According to the statistics released by the Food Ministry of India, the stocks of wheat are 11 per cent higher than the buffered standard set by the government. The surplus stood at 22.74 million tonnes at the beginning of this month. However, the state agency- Food Corporation of India (FCI) depicted a five-year dip in wheat supply due to a 57 per cent drop in procurements of wheat. This has been a result of a decrease in production and the forceful purchasing by Wheat Exporters for export purposes.
According to the buffered standard, the government is required to keep the buffer level at 20.52 million tonnes for wheat and 10.25 million tonnes for rice as of October 1. The rice stocks are currently double the buffer level and stand at 28.39 million tonnes. The surplus buffer stock is kept in order to meet demand from welfare schemes and emergencies.
Reasons Behind the Surplus
Amid a violent heatwave and spiralling global prices, the Government of India on the 13th of May decided to curb wheat exports. This was done in order to stabilise the wheat reserves and domestic prices. However, the government kept the option of Government-to-government (G2G) deals open for neighbouring countries and countries that are facing food security crises. India also considered exporting other processed commodities like wheat flour and maida to friendly countries through the same route, if the situation warranted.

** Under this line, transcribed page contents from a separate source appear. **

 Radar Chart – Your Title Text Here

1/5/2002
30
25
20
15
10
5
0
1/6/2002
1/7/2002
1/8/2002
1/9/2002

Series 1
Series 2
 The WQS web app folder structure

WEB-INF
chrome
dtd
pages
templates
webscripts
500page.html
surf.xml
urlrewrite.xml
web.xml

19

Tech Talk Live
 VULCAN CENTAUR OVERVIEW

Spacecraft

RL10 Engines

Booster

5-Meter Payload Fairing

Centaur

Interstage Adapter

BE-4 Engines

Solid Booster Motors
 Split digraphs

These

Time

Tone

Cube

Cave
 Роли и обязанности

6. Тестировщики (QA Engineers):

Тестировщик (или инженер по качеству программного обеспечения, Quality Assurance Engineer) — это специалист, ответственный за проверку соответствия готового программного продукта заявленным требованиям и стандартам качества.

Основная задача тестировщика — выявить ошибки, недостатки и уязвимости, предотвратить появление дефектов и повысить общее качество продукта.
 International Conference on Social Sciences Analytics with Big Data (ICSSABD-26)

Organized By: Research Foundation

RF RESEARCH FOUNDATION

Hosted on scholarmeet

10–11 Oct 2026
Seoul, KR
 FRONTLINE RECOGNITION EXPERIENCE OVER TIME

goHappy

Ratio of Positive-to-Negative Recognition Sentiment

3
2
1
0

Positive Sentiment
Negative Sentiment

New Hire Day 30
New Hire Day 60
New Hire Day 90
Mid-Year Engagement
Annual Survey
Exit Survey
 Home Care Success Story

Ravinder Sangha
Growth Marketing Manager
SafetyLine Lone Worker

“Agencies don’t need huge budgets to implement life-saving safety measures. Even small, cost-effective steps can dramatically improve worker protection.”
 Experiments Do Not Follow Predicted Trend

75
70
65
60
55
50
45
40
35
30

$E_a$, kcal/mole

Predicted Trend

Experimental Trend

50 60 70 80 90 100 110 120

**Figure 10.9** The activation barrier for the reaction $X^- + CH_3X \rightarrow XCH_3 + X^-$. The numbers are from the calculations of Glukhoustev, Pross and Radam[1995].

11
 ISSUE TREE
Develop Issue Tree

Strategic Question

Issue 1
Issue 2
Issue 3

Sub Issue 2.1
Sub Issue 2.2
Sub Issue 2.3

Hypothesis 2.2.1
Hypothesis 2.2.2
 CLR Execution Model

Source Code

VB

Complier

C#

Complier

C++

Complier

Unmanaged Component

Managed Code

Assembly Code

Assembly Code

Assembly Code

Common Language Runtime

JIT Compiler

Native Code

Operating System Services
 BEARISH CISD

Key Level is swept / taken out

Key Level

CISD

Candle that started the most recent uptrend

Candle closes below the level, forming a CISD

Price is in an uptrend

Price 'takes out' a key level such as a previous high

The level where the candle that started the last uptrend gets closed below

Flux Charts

According to the Food Ministry, wheat stocks are now adequate. The government’s wheat procurement fell to 18.79 million tonnes in the 2022-23 marketing year (April-May) from 43.34 million tonnes the preceding year, owing primarily to aggressive personal purchasing, though domestic output dropped sharply by 3 per cent.
The steep decline in procurement compelled the government to prohibit wheat exports in order to increase local availability and limit price increases. According to the agriculture ministry’s fourth advance estimate, wheat production will fall to 10.68 million tonnes in the 2021-22 crop year (July-June) from 10.95 million tonnes the preceding year. The sowing of new wheat crops will accelerate in the coming days.
Following the ban, Indian wheat importers and wheat exporters dampened their purchases, thus leading to a surplus in stocks. The government of India’s move to restrict the export of wheat resulted in an increase in reserves, thereby lowering the prices in both the domestic and international markets.
The government of India has several public distribution programmes wherein the government distributes grains including wheat to the marginal sections of society. The 11 per cent excess wheat stocks would aid in the distribution programmes.
Additionally, wheat sellers in and around the country will have the luxury of skimming out the margins since the prices are stable owing to the excess buffer reserves. Wheat importers will have to restrict their purchases but at the same time, India has always been self-sufficient in terms of wheat, therefore the impact on Wheat Importers will be limited.